## Selected excerpt
When Diego Maradona signed for unfashionable Napoli in 1984 it was the equivalent of Cristiano Ronaldo joining Crystal Palace.
He made his name at Argentinos Juniors, scoring 116 goals in 167 games before moving to Boca Juniors, where he was similarly effective, but it was when he signed for Barcelona that he really rose to prominence.
Moving to the Nou Camp – for a then-record £5 million fee in 1982 – Maradona won the Copa del Ray in his first season, though the dream move quickly turned into a nightmare.
Despite scoring 38 goals in 58 games and winning the Spanish Cup, League Cup and Super Cup, he often claimed that the “snooty” Catalans made Latin Americans feel like “second-class citizens.”
A broken ankle and Hepatitis in those first 12 months had threatened to bring an early end to his career, minor obstacles seemingly, on what many thought would be a long and fruitful journey with the Catalan club.
Ultimately, though, what did end his time with the club was to be much more of his own making and something far more bizarre which would severely damage the little magician’s reputation around the world.
A full-on fight in the Copa Del Ray final of 1984 against Athletic Bilbao would be his undoing after he confronted a number of opponents at the end of a bad-tempered affair which saw him lash-out and head-butt several opposition players.
Dozens were injured in the mass brawl which took place right in front of the Spanish King Juan Carlos, thousands of fans and millions of people watching on television around Europe; it proved to be the final straw for both player and club.
One Barcelona executive later said, “When I saw those scenes of Maradona fighting and the chaos that followed I realised we couldn’t go any further with him.”
His brief stay in Barcelona was over, though few could have predicted where he would go next in one of the biggest transfer coups of its time.
Napoli had won just a handful of honours since their formation in 1926, including two Coppa Italia successes in 1962 and 1976; but that was all about to change thanks to the arrival of the hottest property in the game at that time.
Maradona’s record £6.9 million signing – thanks mostly to local politician Vincezo Scoti using his connections with Italy’s bankers to secure Napoli a generous loan deal – would prove just the catalyst that Naples needed.
Naples had been starved of success, having never won the title and were longing for an idol – now they had a genuine hero they could call their own.
60,000 season tickets were sold on the back of his arrival and one newspaper even made it clear that: “Despite the lack of a mayor, houses, schools, buses, employment and sanitation, none of it matters because Naples has Maradona!”
Over 70,000 packed the San Paolo stadium on a July day in 1984 to welcome him with banners as Maradona emerged into the sunlight to greet his new adoring public with kisses and displays of his ball-juggling skills.
Such was the magnitude of the move that a local car dealership even offered to give Maradona a brand new Mercedes every six months, while a shoemaker vowed to provide the captain with two pairs of handmade brogues every month as long as he stayed in Naples.

## Exercise directions
According to the Maradona article, how much was his record signing fee for Napoli? The material that follows comes from a different source than the Maradona article.

## Record extracts

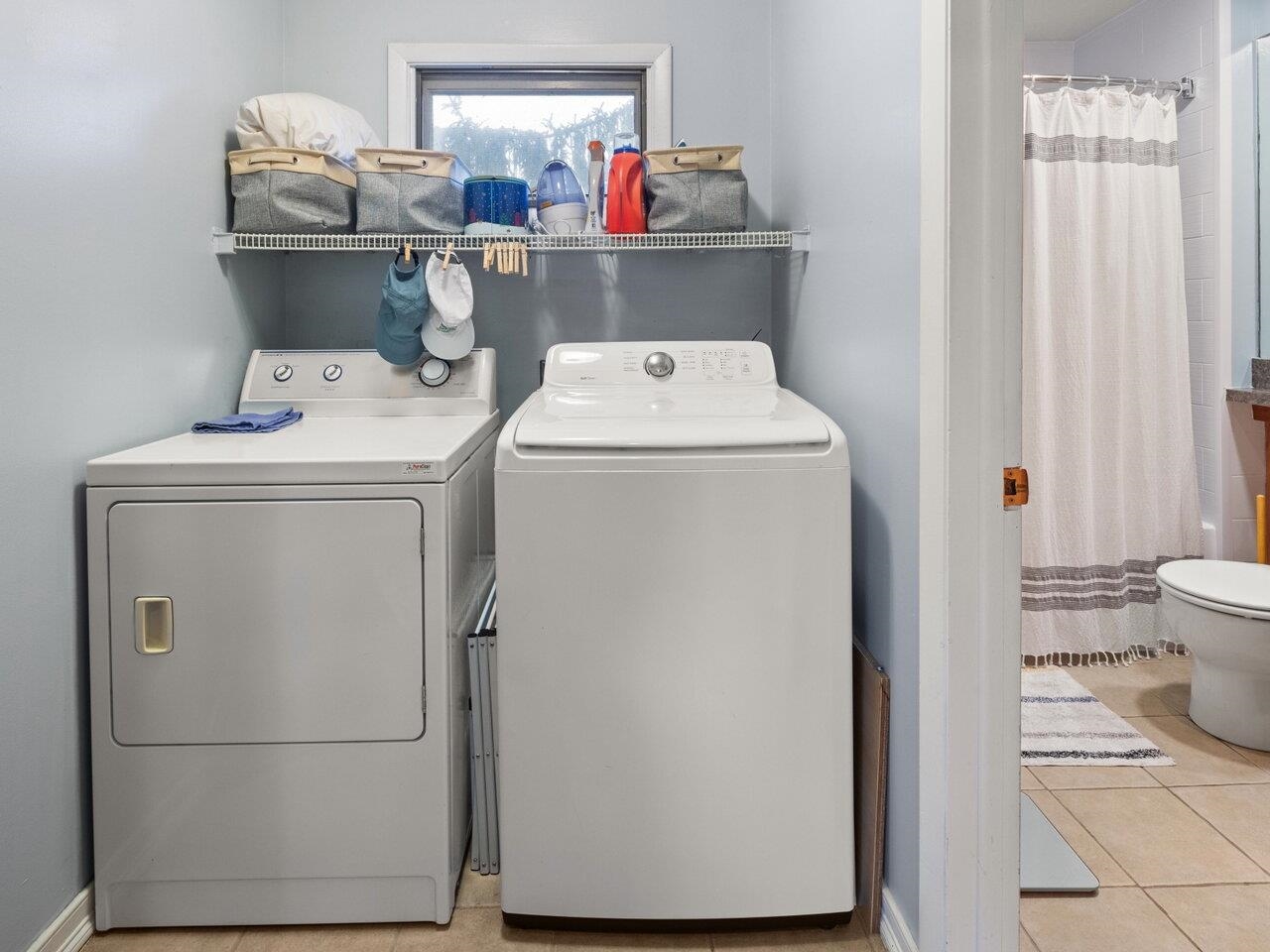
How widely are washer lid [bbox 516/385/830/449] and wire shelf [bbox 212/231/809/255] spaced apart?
546 millimetres

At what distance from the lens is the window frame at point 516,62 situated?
2.54 meters

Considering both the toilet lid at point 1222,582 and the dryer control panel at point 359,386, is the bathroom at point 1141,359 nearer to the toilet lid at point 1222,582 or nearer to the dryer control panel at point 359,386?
the toilet lid at point 1222,582

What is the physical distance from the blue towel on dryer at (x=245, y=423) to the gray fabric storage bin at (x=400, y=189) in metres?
0.55

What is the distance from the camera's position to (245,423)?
193cm

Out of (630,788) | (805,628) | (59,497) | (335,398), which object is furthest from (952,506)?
(335,398)

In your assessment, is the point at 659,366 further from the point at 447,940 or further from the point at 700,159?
the point at 447,940

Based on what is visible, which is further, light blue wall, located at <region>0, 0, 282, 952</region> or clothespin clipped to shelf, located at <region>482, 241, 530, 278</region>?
clothespin clipped to shelf, located at <region>482, 241, 530, 278</region>

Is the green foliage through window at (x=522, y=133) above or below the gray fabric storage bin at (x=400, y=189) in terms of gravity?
above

## The result
£6.9 million.